Por fim, na fenomenologia, evitamos estabelecer relações funcionalistas com a psicoterapia, assumindo objetivos fechados para um processo que, como aqui foi descrito, é pessoal e artesanal. Entretanto, deixo aqui alguns apontamentos da professora Ana Feijoó (2015), acerca de mudanças observadas em pacientes que fizeram psicoterapia dentro desta proposta:

 

 

    1. “Romper com ilusões”, pois frequentemente temos uma compreensão cristalizada e, em certa medida, ilusória dos problemas que vivemos. Com a abertura do espaço para a reflexividade, podemos romper com essas ilusões e nos aproximarmos de uma compreensão mais fidedigna das situações que vivemos;
    2. “Deixar transparecer que a vida não é lugar de total realização, que a vida comporta frustrações, ou seja, projetos não realizados, pois a existência também possui uma dimensão negativa representada por sua indeterminação e incompletude. Refere-se à compreensão de que positividade e negatividade coexistem e ambas são importantes na compreensão da existência. 
    3. “Questionar verdades estabelecidas”, refere-se à possibilidade de vivenciar a angústia como parte da existência e não como patologia.
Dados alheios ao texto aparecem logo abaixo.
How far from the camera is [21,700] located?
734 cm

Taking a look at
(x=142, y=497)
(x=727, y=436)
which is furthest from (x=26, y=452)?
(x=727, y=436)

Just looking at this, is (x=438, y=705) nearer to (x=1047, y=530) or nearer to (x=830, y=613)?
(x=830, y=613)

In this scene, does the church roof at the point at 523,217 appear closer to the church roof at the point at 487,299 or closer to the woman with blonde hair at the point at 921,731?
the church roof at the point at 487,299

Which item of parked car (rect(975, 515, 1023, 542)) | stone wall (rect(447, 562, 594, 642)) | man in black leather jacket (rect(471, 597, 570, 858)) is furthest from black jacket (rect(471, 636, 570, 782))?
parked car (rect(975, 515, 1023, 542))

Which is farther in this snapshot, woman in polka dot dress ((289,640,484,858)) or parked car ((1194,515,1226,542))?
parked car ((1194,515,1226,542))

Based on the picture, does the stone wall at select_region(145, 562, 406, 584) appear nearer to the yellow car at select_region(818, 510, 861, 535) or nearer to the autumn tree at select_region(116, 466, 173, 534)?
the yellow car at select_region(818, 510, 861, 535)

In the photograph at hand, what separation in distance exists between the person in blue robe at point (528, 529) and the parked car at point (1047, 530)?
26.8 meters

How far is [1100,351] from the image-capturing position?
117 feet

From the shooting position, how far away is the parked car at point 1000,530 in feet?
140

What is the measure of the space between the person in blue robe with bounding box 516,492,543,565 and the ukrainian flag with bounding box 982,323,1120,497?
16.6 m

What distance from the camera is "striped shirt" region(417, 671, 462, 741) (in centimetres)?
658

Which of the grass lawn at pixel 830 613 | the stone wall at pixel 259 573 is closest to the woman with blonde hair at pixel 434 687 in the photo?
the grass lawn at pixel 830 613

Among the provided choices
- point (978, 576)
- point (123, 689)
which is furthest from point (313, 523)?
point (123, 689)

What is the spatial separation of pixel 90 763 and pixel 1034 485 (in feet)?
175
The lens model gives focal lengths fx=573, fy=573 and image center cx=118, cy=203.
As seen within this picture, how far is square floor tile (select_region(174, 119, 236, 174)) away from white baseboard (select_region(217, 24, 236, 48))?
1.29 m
O esvaziamento dos sentidos resulta na angústia, condição necessária para o exercício da liberdade e para a ressignificação de vivências.

 

  • Abrir o caráter de poder ser de toda e qualquer existência: somos seres inacabados e são nossas possibilidades que nos garantem um direcionamento para o futuro. Ao abrir o caráter de poder ser, o paciente tem a oportunidade, não apenas de analisar os limitadores externos para a realização de seus projetos, como também de compreender em que medida ele mesmo atua de forma a dificultar ou impossibilitar a realização desses mesmos projetos.

 

 

Para encerrar, gostaria de resgatar o papel dos encontros que citei logo no início. Foi a partir de uma conversa – de um encontro com o outro – que escrevi essas linhas e trouxe elementos na tentativa de responder a uma questão. Perguntas não devem ser encerradas, tão pouco os encontros que nos afetam e nos levam a refletir. Reflexão, esta mesma, também proposta pela psicoterapia. 

 

Até o próximo! 

 

REFERÊNCIAS:

  • FEIJOÓ, Ana Maria Calvo de. Situações Clínicas I: análise fenomenológica de discursos clínicos. Rio de Janeiro. IFEN, 2015
  • HAN Byung-Chul. Sociedade do Cansaço. Petrópolis, RJ: Vozes, 2015.
  • HEIDEGGER, Martin. Serenidade. Lisboa: Instituto Piaget, 1959.
  • NIETZSCHE, Friedrich. Humano, Demasiado Humano.  São Paulo: Companhia das Letras, 2005.
  • POMPEIA, João Augusto. Dois Nascimentos do Homem. Rio de Janeiro: Via Verita:2011.